Version 1.0 - June 14, 2014 The BC Data Security Policy defines 3 categories of data -- Public, Internal Use Only, and Confidential.
The Data Security Committee, General Counsel, and the university’s FERPA officer have informally agreed that an additional, 4th category of data will be added to the Data Security Policy that is even more sensitive than “Confidential.” Data that falls in this additional category will not be allowed to be stored off-campus except with written permission (see below). Google Drive is off-campus, and thus data that falls in this category must not be stored on Google Drive. This additional category has not been named yet. Until a formal policy revision is made and approved, you should use the following as a guideline:
- New Category. Due to legal restrictions or security concerns, some legally protected and highly sensitive information must not be stored on Google Apps or other “cloud-based” systems without permission of the responsible Vice President or the Provost’s Office.
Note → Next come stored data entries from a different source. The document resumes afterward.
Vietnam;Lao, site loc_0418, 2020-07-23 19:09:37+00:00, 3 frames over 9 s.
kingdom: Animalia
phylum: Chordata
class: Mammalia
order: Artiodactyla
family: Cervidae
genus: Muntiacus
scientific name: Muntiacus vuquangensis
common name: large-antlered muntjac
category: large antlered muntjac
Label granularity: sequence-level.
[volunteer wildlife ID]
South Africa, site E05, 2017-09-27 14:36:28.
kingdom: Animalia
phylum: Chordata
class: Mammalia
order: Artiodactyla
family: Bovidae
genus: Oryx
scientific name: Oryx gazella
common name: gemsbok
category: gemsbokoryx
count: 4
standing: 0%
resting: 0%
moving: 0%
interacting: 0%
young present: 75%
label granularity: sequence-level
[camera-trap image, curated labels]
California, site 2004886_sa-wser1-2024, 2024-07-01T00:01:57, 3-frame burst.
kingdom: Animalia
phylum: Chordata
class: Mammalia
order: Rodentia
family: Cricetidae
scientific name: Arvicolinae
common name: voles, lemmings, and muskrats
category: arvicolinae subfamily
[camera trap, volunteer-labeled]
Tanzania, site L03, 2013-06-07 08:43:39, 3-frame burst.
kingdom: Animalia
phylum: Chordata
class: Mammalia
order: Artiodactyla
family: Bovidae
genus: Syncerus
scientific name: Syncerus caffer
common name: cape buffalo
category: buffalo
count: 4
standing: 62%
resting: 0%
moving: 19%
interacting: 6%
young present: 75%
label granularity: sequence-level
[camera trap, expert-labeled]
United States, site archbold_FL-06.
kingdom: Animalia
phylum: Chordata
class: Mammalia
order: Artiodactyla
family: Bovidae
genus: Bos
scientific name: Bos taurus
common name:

This information, much of which was formerly classified as “Confidential,” includes:
- Social Security Numbers
- Financial or credit account numbers
- Personal financial information (e.g. financial aid data)
- Account log-in credentials
- Driver's license number or state-issued identification number
- Health and medical records, including HIPAA-protected information
- Export-controlled information
- Human-subject research information
- Other sensitive information that the information sponsor or responsible Vice President has determined must remain on a secure BC server.
- Public and Internal Use Only. Acceptable to store on BC Google Drive
- Confidential. FERPA data (i.e. student records) is generally defined as Confidential, and can be stored on BC Google Drive, except as noted above. Other Confidential data, except as noted above, can also be stored on BC Google Drive.